- [Extract]:
The DOE did not respond directly to questions about this school’s lack of reporting, but the spokesperson said the department “reports any data received from school districts and does not make a practice of not publishing it.”
Ben Jones, director of legal and policy initiatives for Lives in the Balance, a Maine-based nonprofit that works with schools to reduce restraint and seclusion, said it’s important for the department to explain what happens when schools like the regional program collect data but don’t report it to the state.
“We still don’t have a true sense of the scope of using these dangerous practices, so this, to me, points the spotlight back at reporting and collecting,” he said. “So what more is DOE doing to ensure the completeness of the data, the completeness of this picture?”
Few districts regularly report data
This underreporting casts doubt on the apparent progress Maine has made in relying less on these practices in the wake of a 2021 law, which specified restraint and seclusion should only be used in emergency situations.
The law was intended to reduce the use of emergency behavioral interventions that are known to be traumatic — particularly for students with disabilities, who are disproportionately affected.
“It’s very difficult to tell if the numbers went down or up after the law change because of underreporting,” Jones said.
In the 2022-23 school year, Maine schools reported 44% fewer incidents of restraint and seclusion in schools than it did four years earlier. But only 140 of Maine’s 300-plus school administrative units submitted their data for that school year. In 2018-19, that number was 213.
I don’t want anyone to think that people in schools are just wanting to put hands on kids. Because it’s traumatic, it’s not good. However, there are times, when for the safety of an individual student or others around that individual, it becomes necessary to restrain or seclude.
– Superintendent Clay Gleason, Maine School Administrative District 6
Only 24 districts have submitted restraint and seclusion data every year for the last decade, a Maine Morning Star analysis found.
Together, they represent fewer than one-quarter of Maine’s roughly 170,000 K-12 students. Only two of the state’s 10 largest districts, Bangor and Maine School Administrative District (MSAD) 6 in the Buxton area, are among them.
In the 2018-19 school year, MSAD 6 staff reported restraining students 150 times and placing them in rooms by themselves 256 times.
By 2022-23, MSAD 6’s use of those tactics, especially seclusions, had dropped considerably. District staff that year reported restraining students 100 times and placing them in seclusion rooms 132 times.
That district’s reliance on restraint and seclusion roughly matches the trend statewide over that period. Across Maine, use of restraint and seclusion peaked in the 2018-19 year at more than 22,000 reported uses, according to the available state data. After passage of the 2021 law restricting their use to instances when a student’s behavior poses an “imminent danger” of serious injury, overall incidents fell to just under 12,600 in the 2022-23 school year — a 44% drop.

- [Check your understanding]:
**A)** According to the article on restraint and seclusion in Maine schools, how many districts have submitted restraint and seclusion data every year for the last decade?
**B)** Write the next part of the article on restraint and seclusion in Maine schools, starting after its last sentence.
The entries after the article on restraint and seclusion in Maine schools have no connection to it.

- [Raw data]:
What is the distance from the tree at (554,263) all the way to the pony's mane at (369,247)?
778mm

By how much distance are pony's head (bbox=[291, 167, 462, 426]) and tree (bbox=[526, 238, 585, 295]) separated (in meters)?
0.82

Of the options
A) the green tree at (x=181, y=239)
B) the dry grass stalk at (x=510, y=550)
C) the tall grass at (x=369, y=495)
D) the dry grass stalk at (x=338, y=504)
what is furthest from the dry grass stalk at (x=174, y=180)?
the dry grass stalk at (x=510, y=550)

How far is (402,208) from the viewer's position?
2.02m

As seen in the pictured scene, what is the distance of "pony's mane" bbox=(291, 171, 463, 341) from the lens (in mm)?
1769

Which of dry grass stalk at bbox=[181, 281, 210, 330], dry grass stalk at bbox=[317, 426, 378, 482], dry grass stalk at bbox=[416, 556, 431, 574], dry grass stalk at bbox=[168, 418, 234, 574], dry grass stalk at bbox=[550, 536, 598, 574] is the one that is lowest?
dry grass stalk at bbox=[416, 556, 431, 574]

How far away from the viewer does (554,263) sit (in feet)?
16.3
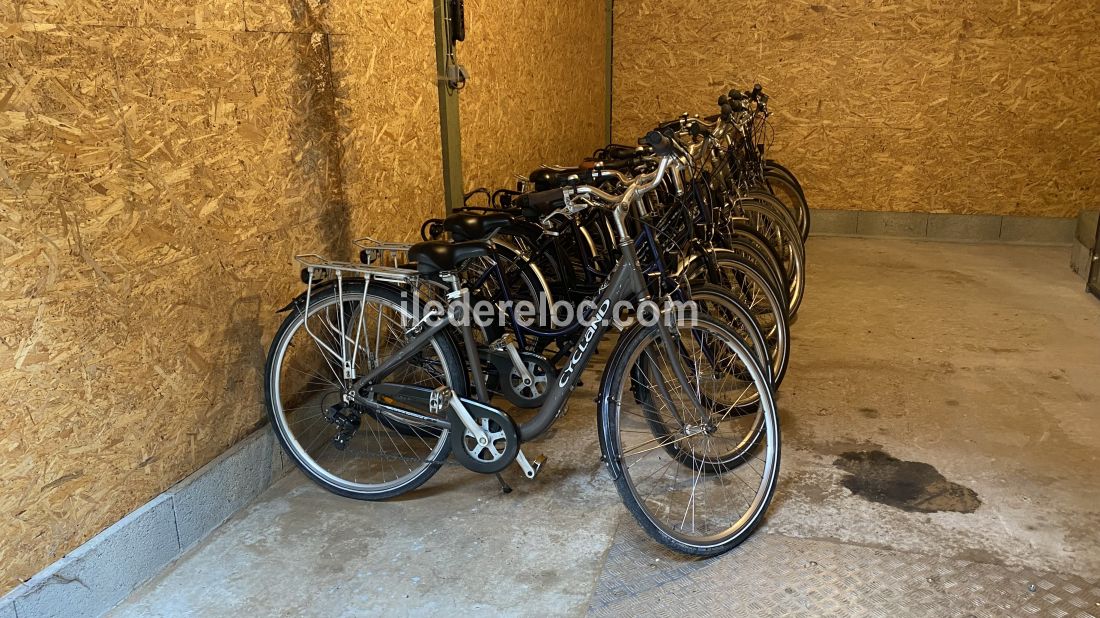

- [Outputs in order]:
**A)** 24 districts

**B)**
“I don’t want anyone to think that people in schools are just wanting to put hands on kids. Because it’s traumatic, it’s not good,” said MSAD 6 Superintendent Clay Gleason. “However, there are times, when for the safety of an individual student or others around that individual, it becomes necessary to restrain or seclude.”
Numbers still high despite underreporting
Despite inconsistent reporting, it’s clear many Maine districts still rely on these practices thousands of times a year. In 2021, data reported directly by schools to the federal government showed that Maine ranked first and second in restraining and secluding students, respectively, per capita. According to an analysis of the most recent national numbers, the state fell to third and fourth per capita.
“These are still extremely high numbers,” said Jones with Lives in the Balance. “Each one of these is a kid being grabbed or put into a closet, and then there’s probably more of it going on based on what we know.”
The number of reported restraints and seclusions vary widely from district to district, noted Alan Cobo-Lewis, director of the Center for Community Inclusion and Disability Studies and associate professor of Psychology at the University of Maine.
Some districts have reported zero incidents for many years, and others like those in the Buxton-area, report large numbers. But “whether they’re model programs, or whether they’re just not reporting their restraints, I don’t think that you can know that without actually visiting schools,” Cobo-Lewis said.
“I have advocated for a while for the department to visit the schools that had high rates and also visit the schools that had zero,” he said.
While the federal government collects this data from districts, there is no federal oversight, and every state has different laws about restraint and seclusion. Some members of Congress have proposed a federal ban on school use of restraint and seclusion, with the most recent legislation introduced in 2023.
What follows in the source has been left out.